Large accumulations of atmospherically derived chloride beneath the root zones of xeric vegetation, together with increasing reports of perchlorate detections in pristine aquifers of dry regions, raise the question of whether substantial amounts of perchlorate (ClO4-) are being stored in unsaturated zones beneath dryland soils under Holocene conditions. Continuous unsaturated-zone cores were collected from areas of undisturbed, creosote-dominated vegetation in the Mojave Desert (alluvial basin-floor setting, mean precipitation ~0.1 m/yr) and at the southwestern edge of the Colorado Plateau (synclinal sandstone basin-rim setting, mean precipitation ~0.2 m/yr).
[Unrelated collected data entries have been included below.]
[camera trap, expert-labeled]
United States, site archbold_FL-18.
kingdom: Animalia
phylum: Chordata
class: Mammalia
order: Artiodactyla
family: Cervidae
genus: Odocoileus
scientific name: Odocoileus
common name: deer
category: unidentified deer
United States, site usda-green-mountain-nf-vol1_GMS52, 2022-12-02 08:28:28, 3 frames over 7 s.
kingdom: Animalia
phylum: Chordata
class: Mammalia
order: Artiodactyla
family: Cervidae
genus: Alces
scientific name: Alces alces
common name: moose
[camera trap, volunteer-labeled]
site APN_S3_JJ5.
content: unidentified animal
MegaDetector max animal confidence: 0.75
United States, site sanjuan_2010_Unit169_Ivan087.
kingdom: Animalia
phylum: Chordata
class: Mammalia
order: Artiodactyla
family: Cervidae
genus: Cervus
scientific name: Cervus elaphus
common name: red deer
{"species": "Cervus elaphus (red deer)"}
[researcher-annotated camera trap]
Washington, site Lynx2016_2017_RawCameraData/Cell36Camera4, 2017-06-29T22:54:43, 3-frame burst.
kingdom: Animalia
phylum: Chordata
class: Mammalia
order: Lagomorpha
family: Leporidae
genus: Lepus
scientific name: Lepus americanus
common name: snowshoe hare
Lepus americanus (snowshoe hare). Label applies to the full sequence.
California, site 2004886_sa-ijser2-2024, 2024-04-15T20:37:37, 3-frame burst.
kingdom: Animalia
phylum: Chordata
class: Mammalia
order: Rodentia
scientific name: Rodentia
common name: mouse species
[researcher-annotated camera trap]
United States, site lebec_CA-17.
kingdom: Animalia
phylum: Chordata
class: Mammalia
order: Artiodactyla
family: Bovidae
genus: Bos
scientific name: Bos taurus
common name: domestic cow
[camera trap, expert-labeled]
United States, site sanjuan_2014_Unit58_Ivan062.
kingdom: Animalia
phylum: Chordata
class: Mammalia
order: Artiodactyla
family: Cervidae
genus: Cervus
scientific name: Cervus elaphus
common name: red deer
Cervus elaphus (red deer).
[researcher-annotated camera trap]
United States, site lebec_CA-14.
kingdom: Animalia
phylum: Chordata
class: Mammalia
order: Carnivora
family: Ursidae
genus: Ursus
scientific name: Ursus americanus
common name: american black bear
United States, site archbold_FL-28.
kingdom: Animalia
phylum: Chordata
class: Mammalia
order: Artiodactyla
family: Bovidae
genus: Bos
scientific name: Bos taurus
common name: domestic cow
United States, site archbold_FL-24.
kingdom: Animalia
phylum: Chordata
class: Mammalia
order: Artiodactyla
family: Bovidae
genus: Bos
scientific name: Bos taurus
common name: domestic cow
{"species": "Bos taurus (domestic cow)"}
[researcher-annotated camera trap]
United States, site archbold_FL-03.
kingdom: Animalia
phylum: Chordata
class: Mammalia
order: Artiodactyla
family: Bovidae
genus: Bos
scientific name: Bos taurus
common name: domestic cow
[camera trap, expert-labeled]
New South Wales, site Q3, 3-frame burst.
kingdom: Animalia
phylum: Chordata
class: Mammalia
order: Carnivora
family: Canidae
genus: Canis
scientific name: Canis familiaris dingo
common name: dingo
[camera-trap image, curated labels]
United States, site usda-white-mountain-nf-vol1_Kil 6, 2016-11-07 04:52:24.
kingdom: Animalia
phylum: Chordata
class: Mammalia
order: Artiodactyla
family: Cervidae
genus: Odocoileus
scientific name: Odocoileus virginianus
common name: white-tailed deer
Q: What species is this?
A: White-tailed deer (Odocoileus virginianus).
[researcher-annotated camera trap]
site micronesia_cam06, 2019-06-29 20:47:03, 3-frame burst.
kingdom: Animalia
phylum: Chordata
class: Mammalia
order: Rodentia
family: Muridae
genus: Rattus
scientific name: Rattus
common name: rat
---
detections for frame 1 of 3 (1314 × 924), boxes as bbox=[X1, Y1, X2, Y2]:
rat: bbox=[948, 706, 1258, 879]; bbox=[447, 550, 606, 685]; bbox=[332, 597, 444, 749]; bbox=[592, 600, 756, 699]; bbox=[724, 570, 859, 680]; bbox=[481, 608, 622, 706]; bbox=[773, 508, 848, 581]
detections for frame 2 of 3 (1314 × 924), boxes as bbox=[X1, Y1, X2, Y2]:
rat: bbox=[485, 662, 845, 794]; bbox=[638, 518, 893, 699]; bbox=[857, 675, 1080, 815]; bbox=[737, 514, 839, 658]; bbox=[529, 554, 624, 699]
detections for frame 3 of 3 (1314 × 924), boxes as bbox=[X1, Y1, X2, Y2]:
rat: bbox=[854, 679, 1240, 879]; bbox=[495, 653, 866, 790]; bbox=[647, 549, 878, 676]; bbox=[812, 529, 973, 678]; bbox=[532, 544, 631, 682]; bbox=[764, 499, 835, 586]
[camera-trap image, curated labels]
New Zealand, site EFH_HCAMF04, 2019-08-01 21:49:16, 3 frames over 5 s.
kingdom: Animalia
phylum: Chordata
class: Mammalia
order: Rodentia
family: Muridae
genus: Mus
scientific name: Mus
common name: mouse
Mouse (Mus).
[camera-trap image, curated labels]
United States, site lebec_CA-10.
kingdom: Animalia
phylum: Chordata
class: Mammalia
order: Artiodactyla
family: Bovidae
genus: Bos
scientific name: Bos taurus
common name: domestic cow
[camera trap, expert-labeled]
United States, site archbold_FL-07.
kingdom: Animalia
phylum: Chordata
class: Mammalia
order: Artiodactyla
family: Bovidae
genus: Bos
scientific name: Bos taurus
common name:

Collected material was oven dried to determine water content, soluble salts were leached with deionized water, and perchlorate concentrations in filtered leachate were determined by ion chromatography-mass spectroscopy (IC/MS and IC/MS/MS). Vertical profiles of perchlorate concentrations in pore-water have roughly the same shape as those of chloride, with prominent bulges (concentration peaks) just beneath the root zone of native plants (r2 of exponential fit >0.8). Perchlorate concentrations up to 42 ppb (μg ClO4- /kg porewater) were measured beneath the root zone in the Mojave Desert near Amargosa Farms, Nevada. In the Colorado Plateau profile, which had higher salt concentrations, the peak perchlorate concentration in porewater was about 1200 ppb, 30 times higher than the Mojave peak. However, in both settings the mole fraction of chloride occurring as perchlorate was about two to fourteen millionths. Perchlorate inventories in the top 10 m of the unsaturated zone were ~10 mg/m2 (Mojave site) and ~50 mg/m2 (Colorado Plateau site). Atmospheric deposition (precipitation plus dryfall) composited over a continuous five-year period ending Nov. 2002 in the Mojave Desert had a precipitation-volume weighted average perchlorate concentration close to the IC/MS detection limit of 0.2 ppb; three subsequent samples ranged from 0.4 to 2 ppb. The perchlorate-to-chloride ratio is about 20 times higher in precipitation than in pore water, suggesting that root-zone (biotic?) processes reduce most of the incoming perchlorate to chloride prior to transport to the biologically inactive sub-root store by infrequent deep percolation events.